Conclusion: For patients with C1 occipitalization and a Klippel-Feil syndrome, ROPT may occur due to loading of C1-2 complex. These patients typically favorably respond to occipito-C2 fusion.

Keywords: C1 assimilation, Craniocervical junction, Klippel-Feil syndrome, Nonrheumatoid retro-odontoid pseudotumor


Nonrheumatoid retro-odontoid pseudotumors (ROPTs) with/without instability are common in elderly population.[ 6 , 9 ] They may also be associated with diffuse idiopathic skeletal hyperostosis or ankylosing spinal hyperostosis in the middle and lower cervical spine.[ 6 , 8 ] Here, we encountered a 73-year-old female with a rare craniocervical junction (CCJ) malformation consisting of C1 assimilation and a C2–3 Klippel-Feil (K-F) syndrome along with ROPT who required an occipito-C2 fusion.


A 73-year-old female presented with a 7-month history of occipitalgia and a progressive quadriparesis. The initial neurological examination showed severe myelopathy. The cervical MR showed retro-odontoid mass with an intramedullary T2 high cord signal [ Figure 1a ]. The 3D-CT at the CCJ showed C1 assimilation and congenital Klippel-Feil fusion of the C2–3 vertebrae [ Figure 1b ]. Dynamic X-rays showed no frank instability, but the atlantodental interval (ADI) was 3.5 mm, with 20° of angulation [ Figure 2 ]. She underwent decompressive surgery of the foramen magnum including a C1 laminectomy followed by occipitocervical fusion with intraoperative neurophysiological monitoring [ Figure 3a ]. Postoperatively, her symptoms improved. Three months postoperatively, the MRI showed a reduction in ROPT and slightly resolution of the high cord signal [ Figure 3b ].

Figure 1:

(a) MRI showed retro-odontoid mass with intramedullary T2-weighted image high signal. (b) Three-dimensional computed tomography (3D-CT) findings at craniocervical junction showed C1 assimilation and C2-3 fused vertebrae.


Figure 2:

Dynamic X-ray showed no obvious radiological instability with an atlantodental interval of 3.5 mm, but an instability angulation with a range of motion of 20°.


Figure 3:

(a) Intraoperative findings and postoperative X-ray show occiput-cervical fixation. (b) MRI after three months surgery showed a reduction in ROPT.



In patients with C2–3 fusion, especially with additional C1 occipitalization, several secondary anomalies include atlantoaxial dislocation, basilar invagination, Chiari malformation, and syringomyelia can be identified.[ 3 , 7 ] Such cases are usually young and present with neurological symptoms, but this case is interesting because it was an elderly person who presented with ROPT. ROPT has been reported with or without atlantoaxial instability[ 1 , 2 , 4 ] [ Table 1 ]. Some reports advocate a combination of indirect decompression and immobilization in similar cases.[ 10 ]

Table 1:

Report of the ROPT in Klippel-Feil syndrome with C1 occipitalization.

- **Instructions for the task**:
Can you quote the retro-odontoid pseudotumor case report word for word, beginning at "(a) MRI showed" and stopping after "motion of 20°."?

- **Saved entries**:
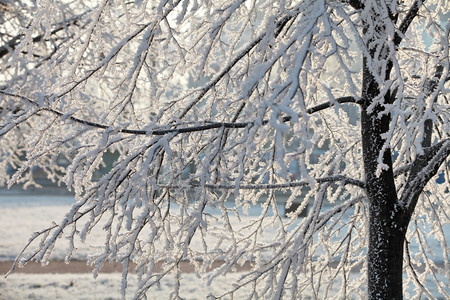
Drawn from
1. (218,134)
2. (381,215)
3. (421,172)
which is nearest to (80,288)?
(218,134)

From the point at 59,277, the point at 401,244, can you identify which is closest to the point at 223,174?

- **Worked solution**:
(a) MRI showed retro-odontoid mass with intramedullary T2-weighted image high signal. (b) Three-dimensional computed tomography (3D-CT) findings at craniocervical junction showed C1 assimilation and C2-3 fused vertebrae.


Figure 2:

Dynamic X-ray showed no obvious radiological instability with an atlantodental interval of 3.5 mm, but an instability angulation with a range of motion of 20°.